Claire Gillie


Psychanalyste, musicologue, enseignante et chercheur, elle a soutenu une thèse de doctorat sur « La voix au risque de la perte ; De l’aphonie à l’ (a) phonie ; l’enseignant à corps perdu », à Paris VII (Anthropologie psychanalytique).
Elle a effectué une traversée, ethnomusicologique (Musée de l’Homme, Paris, CNRS) et sociologique (DEA de sociologie).
Elle est chercheur associée au Laboratoire CRPMS (EA 3522) de Paris 7, chargée de cours à Paris 7 (Etudes Psychanalytiques), Paris 6 (Master 3 R), Paris 5 (DU de Bégayement et aussi musicothérapie).
Elle effectue des traductions (de l’allemand vers le français) d’ouvrages de Freud dans la collection Psychanalyse et Religion dirigée par Paul-Laurent Assoun au éditions du Cerf ; elle est responsable avec ce dernier du D.U. Voix et Symptômes, Psychopathologie et clinique de la Voix, à Paris 7
Membre d’Espace Analytique (A.M.E.a), elle assure plusieurs séminaires sur des thématiques croisées.
Elle privilégie l’approche transdisciplinaire de la voix et de l’écoute, à la croisée des savoirs, mais aussi de ce qui structure tout sujet dans son rapport à lui-même et à l’autre.
C’est depuis cette traversée multiple qu’elle poursuit ses recherches, afin de faire entendre cette « pulsion invocante » non sonore, qui pourtant travaille en sourdine derrière (et parfois contre) celui qui prend la parole et veut « donner de la voix ».
Elle dirige la collection Voix & Psychanalyse chez Solipsy, et coordonne la publication annuelle des Actes des colloques Voix/Psychanalyse (2010, 2011, 2012, 2013,2014,2015). Elle vient de publier également chez Solipsy une bigarrure de miscellanées : Voix Eperdues
 


A pierre fendre : la voix mélancolique et sa refente


Il arrive qu’il puisse geler à pierre fendre dans le paysage psychique où avance en trébuchant et bégayant le sujet pétrifié, plus spécialement le sujet mélancolique glacé jusqu’à la moelle des mots par le souffle figé du « rien ». Dans ce froid sibérien et sidérant qui le dispute à la mort, la prosodie déserte le flux mélodique de sa parole. Sa voix atone franchit à regret le cisaillement des lèvres, mais quand elle le fait c’est pour mieux pourfendre l’oreille de l’auditeur indésirable. « Se fendre d’une parole », c’est pour lui se dépouiller d’un appel qui est de toute façon « peine perdue » : il ne demande rien puisque rien ne sert à rien.
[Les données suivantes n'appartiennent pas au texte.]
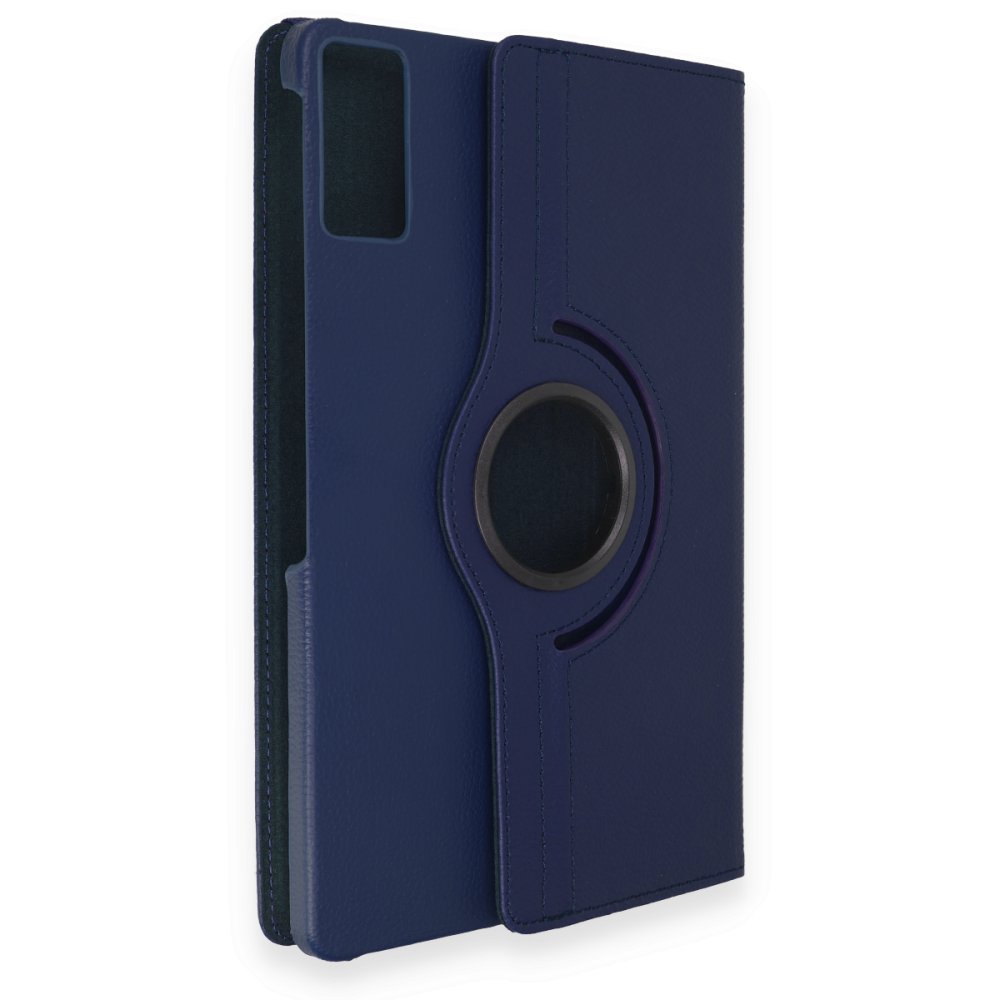 Newface Xiaomi Redmi Pad SE Kılıf 360 Tablet Deri Kılıf - Lacivert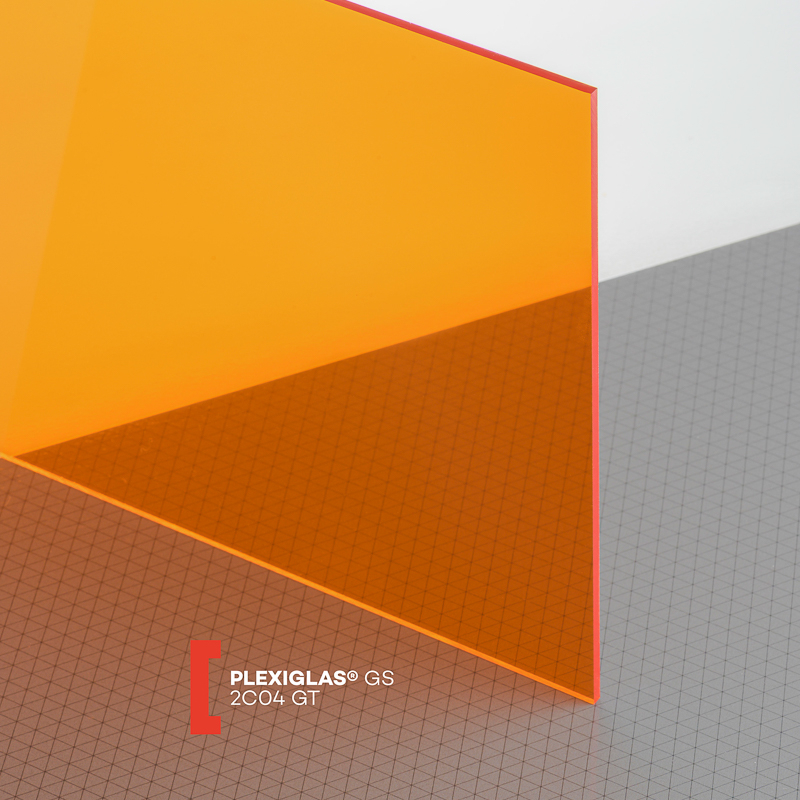 PLEXIGLAS® GS Massivplatte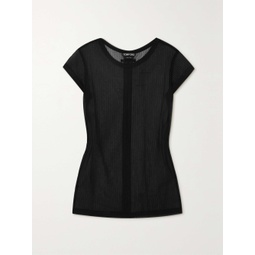 TOM FORD Ribbed jersey top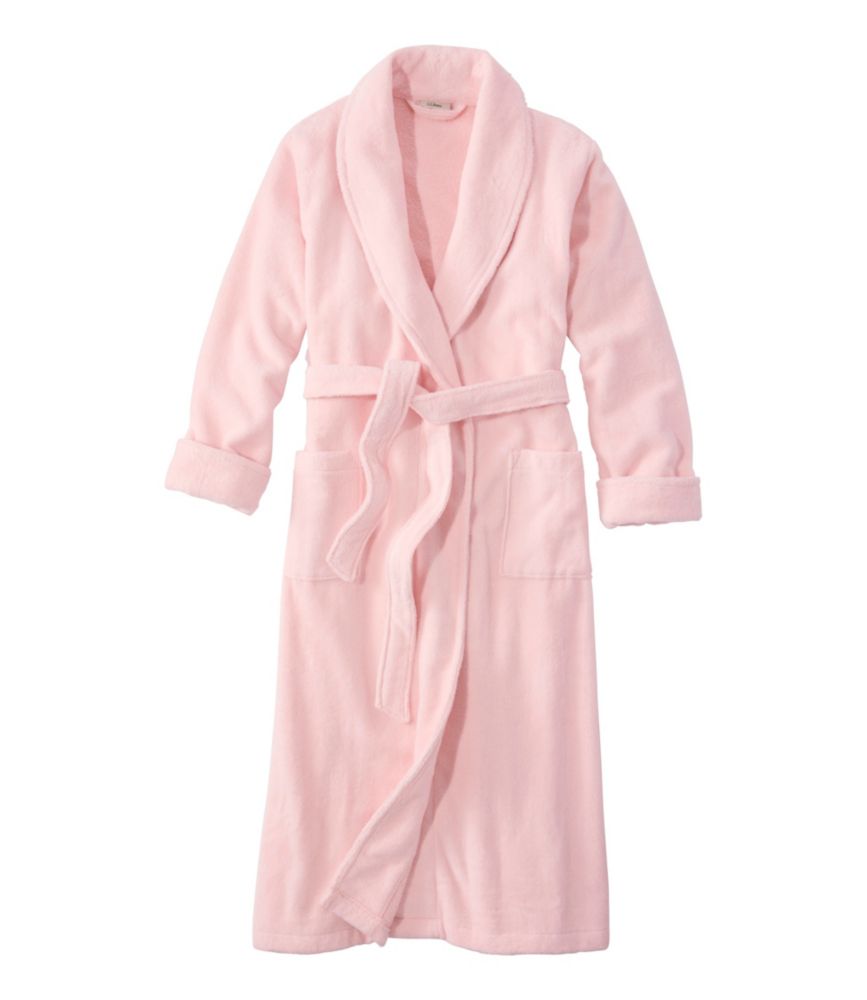 Women's Soft Plush Terry Robe
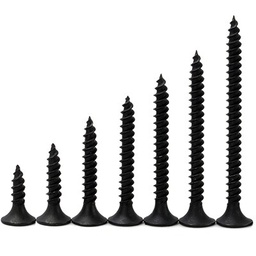[IMP0180x] Tornillo Drywall Metal Paso Fino Punta Aguja 6 (3.50mm) x 1 1/2" (T3) ($ caja x200 u)
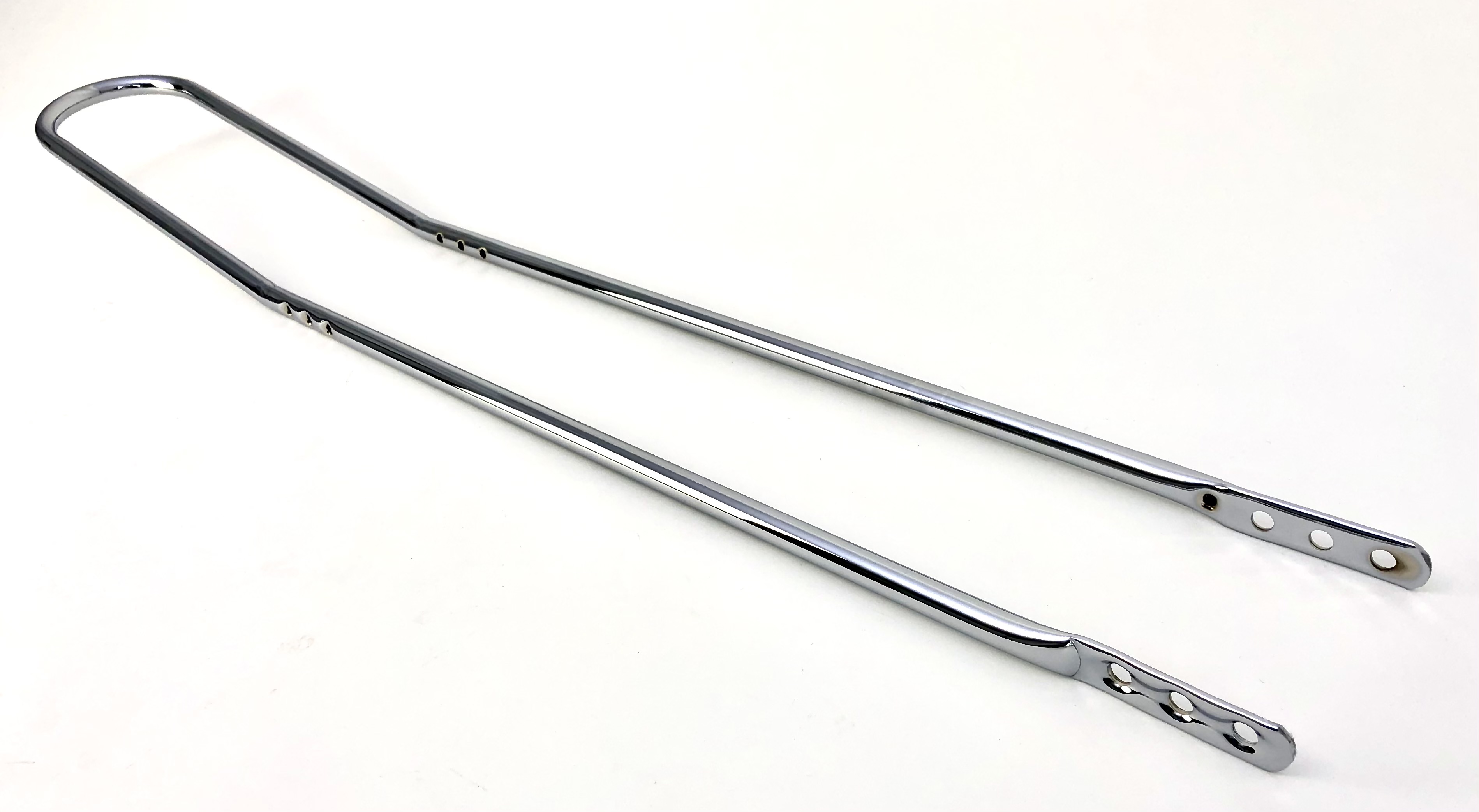 Sissy bar 107 cm lungo, cromato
Sa parole parcimonieuse, il ne peut ni ne veut la déposer dans l’urne auriculaire de l’autre, car perdre ce rien serait se dépouiller de son unique trésor.

Agrippé à la corde raide de sa mélancolie, oscillant au gré de ce que Lacan a nommé « une scansion de gouffre », sa voix désaffectée creuse son trou dans les failles de ses « paroles gelées ». Au risque de faire d’une pierre deux coups, et qu’un bégaiement vienne s’installer comme solution maniaque à cette frigidité vocale.
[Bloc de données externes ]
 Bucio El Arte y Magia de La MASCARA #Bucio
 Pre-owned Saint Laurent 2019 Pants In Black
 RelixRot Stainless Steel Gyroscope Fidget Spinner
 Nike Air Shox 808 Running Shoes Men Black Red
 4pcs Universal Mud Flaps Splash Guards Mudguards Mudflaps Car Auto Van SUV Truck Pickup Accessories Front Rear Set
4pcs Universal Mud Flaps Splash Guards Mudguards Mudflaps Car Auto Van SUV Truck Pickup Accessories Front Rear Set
Mis en place du Pantagruel de Rabelais dans le transfert, nous avons à élucider « comment, entre les paroles gelées, Pantagruel trouva des motz de gueule ». Nous faisons cependant l’hypothèse que notre désir d’analyste peut les conduire à dégeler leur désir lézardé, écrasé sous les décombres d’une demande muette, dont le « rien » atone n’est que la défroque, et la refente pétrifiée de la voix bègue, l’emblème.